Passage provided –
[Start of Attachment]
It is a further object of the present invention to provide a dynamic stabilization system capable of correcting spinal deformities without spinal fusion while using pedicle screws and similar retaining clamps commonly employed by others.
The present invention is directed to a system for treating spinal deformities comprising a plurality of retaining clamps fixed to a plurality of vertebra and at least one elastic or super elastic rod caused to pass through openings in said plurality of retaining clamps. The at least one elastic or super elastic rod being slidable within each of the plurality of retaining clamps along the axis of the spine, the flexibility of said at least one elastic or super elastic rod and its movement in said plurality of retaining clamps being sufficient to enable the spine to retain full flexion and extension in both its coronal and sagittal planes.
FIG. 1 is a perspective view of the portion of the spine bearing an embodiment of the orthoses of the present invention.
FIG. 2 is a perspective view showing an embodiment of the orthoses of FIG. 1 installed in a pedicle screw.
FIG. 3A is a side view of a pedicle screw employing a rod adapter and correction rod as an embodiment of the present invention.
FIG. 3B is a top view of the embodiment of FIG. 3A.
FIG. 4A is a top view of a spine bearing another embodiment of the orthoses of the present invention.
FIG. 4B is a side view of a possible configuration of an extension adapter employed in the orthoses of FIG. 4A.
FIG. 5 is a side view showing the use of a distraction shim employed as a preferred embodiment of the present invention.
FIGS. 6A and 6B are alternative embodiments showing a side view of another form of orthoses employing an extension adapter.
Turning first to FIG. 1, spine 101 is shown instrumented with pedicle screws 103. Installed in each pedicle screw is rod adapter 107. Elastic or super elastic corrective rods 105 are caused to pass through each rod adapter noting that the rod adapter freely allows axial translation of the corrective rods. The goal of this device is to transfer forces from the corrective rods to the vertebrae and spine through existing and available fixation devices while providing full flexion and extension in the spine's coronal and saggital planes, thus minimizing if not completely eliminating the possibility of spinal fusion. As will be more readily apparent in the discussion which follows, the present invention adapts to existing and available fixation systems using elastic or super elastic correction rods to slowly correct deformities without fusion while retaining full range of motion and full flexion and extension in the spine's coronal and saggital planes.
[End of Attachment]
Material supplied –
[Start of Attachment]
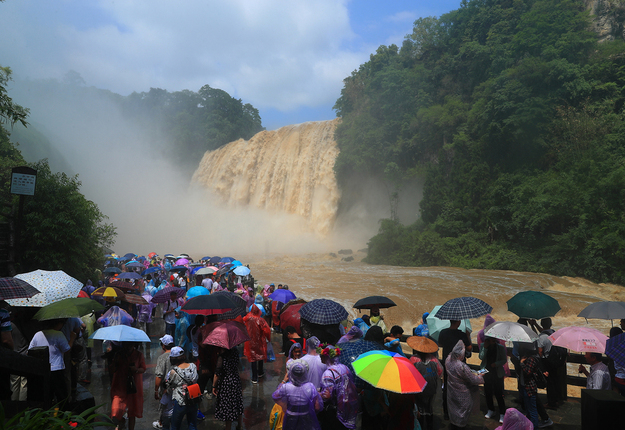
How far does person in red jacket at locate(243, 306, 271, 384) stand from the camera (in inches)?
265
[End of Attachment]
[Start of Attachment]
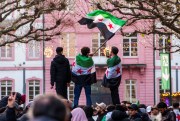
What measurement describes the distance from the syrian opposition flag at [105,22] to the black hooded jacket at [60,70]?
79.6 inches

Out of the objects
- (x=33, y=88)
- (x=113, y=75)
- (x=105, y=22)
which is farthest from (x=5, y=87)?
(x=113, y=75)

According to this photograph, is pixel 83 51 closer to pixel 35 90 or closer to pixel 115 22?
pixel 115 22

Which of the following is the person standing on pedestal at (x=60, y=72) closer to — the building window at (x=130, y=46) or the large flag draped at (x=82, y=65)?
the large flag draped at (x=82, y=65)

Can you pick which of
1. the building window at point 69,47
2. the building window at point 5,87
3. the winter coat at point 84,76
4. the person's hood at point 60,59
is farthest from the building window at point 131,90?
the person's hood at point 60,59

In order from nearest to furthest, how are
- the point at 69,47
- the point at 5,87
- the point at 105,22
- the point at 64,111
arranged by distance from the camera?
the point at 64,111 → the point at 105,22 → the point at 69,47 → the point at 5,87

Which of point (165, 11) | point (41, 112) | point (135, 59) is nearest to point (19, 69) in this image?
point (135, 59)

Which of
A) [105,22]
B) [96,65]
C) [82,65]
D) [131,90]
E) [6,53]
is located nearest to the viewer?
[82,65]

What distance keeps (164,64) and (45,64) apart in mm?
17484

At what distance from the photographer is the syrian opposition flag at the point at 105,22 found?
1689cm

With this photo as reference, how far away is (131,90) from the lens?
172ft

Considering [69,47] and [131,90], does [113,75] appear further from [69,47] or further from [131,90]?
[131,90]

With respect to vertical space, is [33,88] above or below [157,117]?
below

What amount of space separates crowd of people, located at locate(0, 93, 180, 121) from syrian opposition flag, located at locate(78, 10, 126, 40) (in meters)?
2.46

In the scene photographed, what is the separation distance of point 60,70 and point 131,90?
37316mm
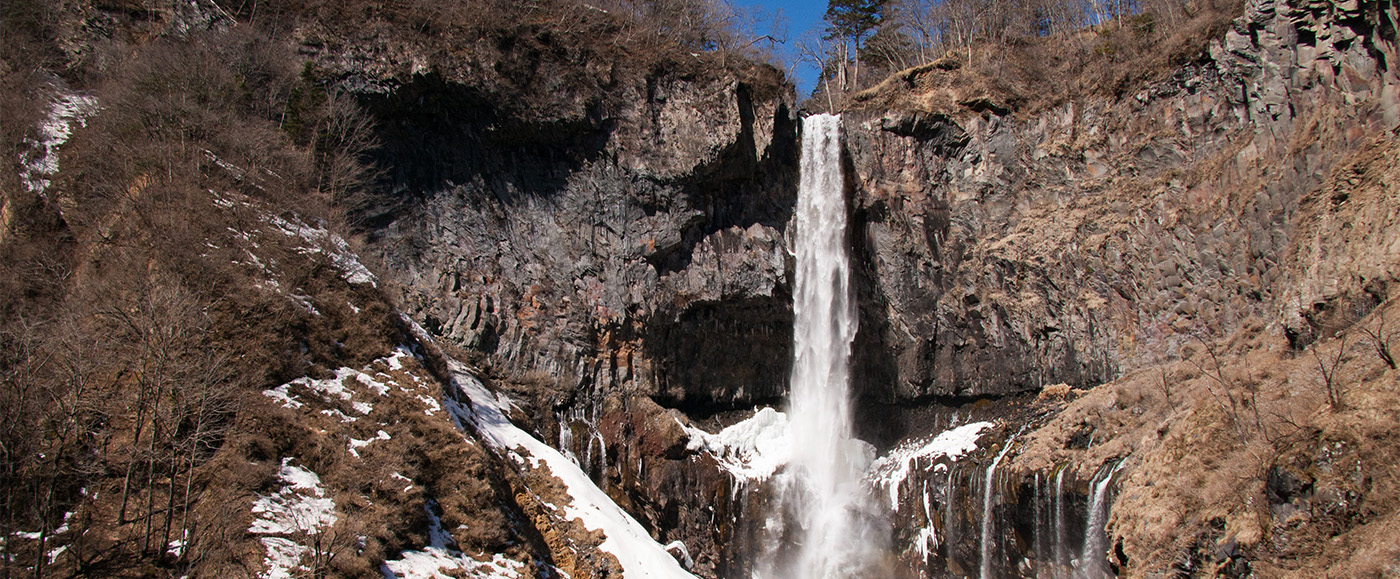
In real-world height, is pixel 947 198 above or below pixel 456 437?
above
[End of Attachment]
Problem requirements – In the passage on the spinal stabilization system, list every reference numeral in the paragraph that begins "Turning first to FIG. 1," along with the part each numeral labels.

Solution to this problem –
- 101: spine
- 103: pedicle screws
- 107: rod adapter
- 105: elastic or super elastic corrective rods